Given exercise –
Copy out every one of the following entries word for word, keeping each line unchanged.

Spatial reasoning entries
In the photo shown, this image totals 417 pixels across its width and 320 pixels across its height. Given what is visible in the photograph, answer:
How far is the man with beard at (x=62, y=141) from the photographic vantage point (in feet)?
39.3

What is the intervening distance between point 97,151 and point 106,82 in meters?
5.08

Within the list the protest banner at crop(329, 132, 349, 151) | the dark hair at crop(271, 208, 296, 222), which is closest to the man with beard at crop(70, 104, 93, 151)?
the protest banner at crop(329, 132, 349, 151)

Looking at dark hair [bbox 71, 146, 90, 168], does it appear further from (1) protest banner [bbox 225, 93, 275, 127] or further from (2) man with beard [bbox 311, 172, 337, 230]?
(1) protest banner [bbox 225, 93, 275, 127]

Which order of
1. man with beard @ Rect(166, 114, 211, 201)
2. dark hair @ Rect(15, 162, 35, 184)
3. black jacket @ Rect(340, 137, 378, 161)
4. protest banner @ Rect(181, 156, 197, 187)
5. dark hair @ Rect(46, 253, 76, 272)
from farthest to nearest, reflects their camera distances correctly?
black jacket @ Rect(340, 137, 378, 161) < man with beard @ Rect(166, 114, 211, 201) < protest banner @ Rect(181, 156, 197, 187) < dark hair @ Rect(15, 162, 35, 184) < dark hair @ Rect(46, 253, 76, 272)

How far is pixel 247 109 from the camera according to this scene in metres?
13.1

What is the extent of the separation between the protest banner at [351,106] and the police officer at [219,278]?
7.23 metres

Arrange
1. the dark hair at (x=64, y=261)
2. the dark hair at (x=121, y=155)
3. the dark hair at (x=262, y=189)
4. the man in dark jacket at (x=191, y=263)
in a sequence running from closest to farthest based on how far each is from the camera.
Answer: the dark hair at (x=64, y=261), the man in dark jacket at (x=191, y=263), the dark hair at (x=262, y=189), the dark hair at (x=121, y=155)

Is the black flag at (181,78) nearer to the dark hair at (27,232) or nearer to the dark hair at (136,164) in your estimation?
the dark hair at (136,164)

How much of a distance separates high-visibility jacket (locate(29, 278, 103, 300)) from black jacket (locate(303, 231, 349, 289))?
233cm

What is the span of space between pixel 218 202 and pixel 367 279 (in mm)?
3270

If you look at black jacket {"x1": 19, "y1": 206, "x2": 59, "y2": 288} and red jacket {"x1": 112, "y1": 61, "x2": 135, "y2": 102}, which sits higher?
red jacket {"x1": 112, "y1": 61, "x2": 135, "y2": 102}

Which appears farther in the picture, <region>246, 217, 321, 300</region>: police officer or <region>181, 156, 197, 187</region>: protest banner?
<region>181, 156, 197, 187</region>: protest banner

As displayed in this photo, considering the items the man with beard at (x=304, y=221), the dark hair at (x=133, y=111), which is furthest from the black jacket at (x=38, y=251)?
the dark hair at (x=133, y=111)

Correct response –
In the photo shown, this image totals 417 pixels across its width and 320 pixels across its height. Given what is visible in the photograph, answer:
How far is the man with beard at (x=62, y=141) from the photographic vantage point (in feet)?
39.3

What is the intervening distance between point 97,151 and point 106,82 in meters?
5.08

Within the list the protest banner at crop(329, 132, 349, 151) | the dark hair at crop(271, 208, 296, 222), which is closest to the man with beard at crop(70, 104, 93, 151)?
the protest banner at crop(329, 132, 349, 151)

Looking at dark hair [bbox 71, 146, 90, 168], does it appear further from (1) protest banner [bbox 225, 93, 275, 127] or further from (2) man with beard [bbox 311, 172, 337, 230]?
(1) protest banner [bbox 225, 93, 275, 127]

Which order of
1. man with beard @ Rect(166, 114, 211, 201)
2. dark hair @ Rect(15, 162, 35, 184)
3. black jacket @ Rect(340, 137, 378, 161)
4. protest banner @ Rect(181, 156, 197, 187)
5. dark hair @ Rect(46, 253, 76, 272)
from farthest to nearest, reflects their camera distances correctly?
black jacket @ Rect(340, 137, 378, 161) < man with beard @ Rect(166, 114, 211, 201) < protest banner @ Rect(181, 156, 197, 187) < dark hair @ Rect(15, 162, 35, 184) < dark hair @ Rect(46, 253, 76, 272)

How far is pixel 247 109 from the camera according to this scene in metres?
13.1

What is the extent of the separation between the protest banner at [351,106] and the police officer at [219,278]?
7.23 metres

Arrange
1. the dark hair at (x=64, y=261)
2. the dark hair at (x=121, y=155)
3. the dark hair at (x=262, y=189)
4. the man in dark jacket at (x=191, y=263)
in a sequence running from closest to farthest based on how far each is from the camera.
Answer: the dark hair at (x=64, y=261), the man in dark jacket at (x=191, y=263), the dark hair at (x=262, y=189), the dark hair at (x=121, y=155)

Is the black flag at (181,78) nearer to the dark hair at (27,232) or nearer to the dark hair at (136,164) in your estimation?
the dark hair at (136,164)

How much of a distance separates high-visibility jacket (locate(29, 278, 103, 300)) from black jacket (locate(303, 231, 349, 289))?
233cm

What is the span of space between pixel 218 202 and pixel 367 279 (in mm)?
3270

If you look at black jacket {"x1": 19, "y1": 206, "x2": 59, "y2": 288} and red jacket {"x1": 112, "y1": 61, "x2": 135, "y2": 102}, which sits higher?
red jacket {"x1": 112, "y1": 61, "x2": 135, "y2": 102}

Which appears farther in the picture, <region>246, 217, 321, 300</region>: police officer or <region>181, 156, 197, 187</region>: protest banner?
<region>181, 156, 197, 187</region>: protest banner

As displayed in this photo, considering the items the man with beard at (x=304, y=221), the dark hair at (x=133, y=111), which is furthest from the black jacket at (x=38, y=251)?
the dark hair at (x=133, y=111)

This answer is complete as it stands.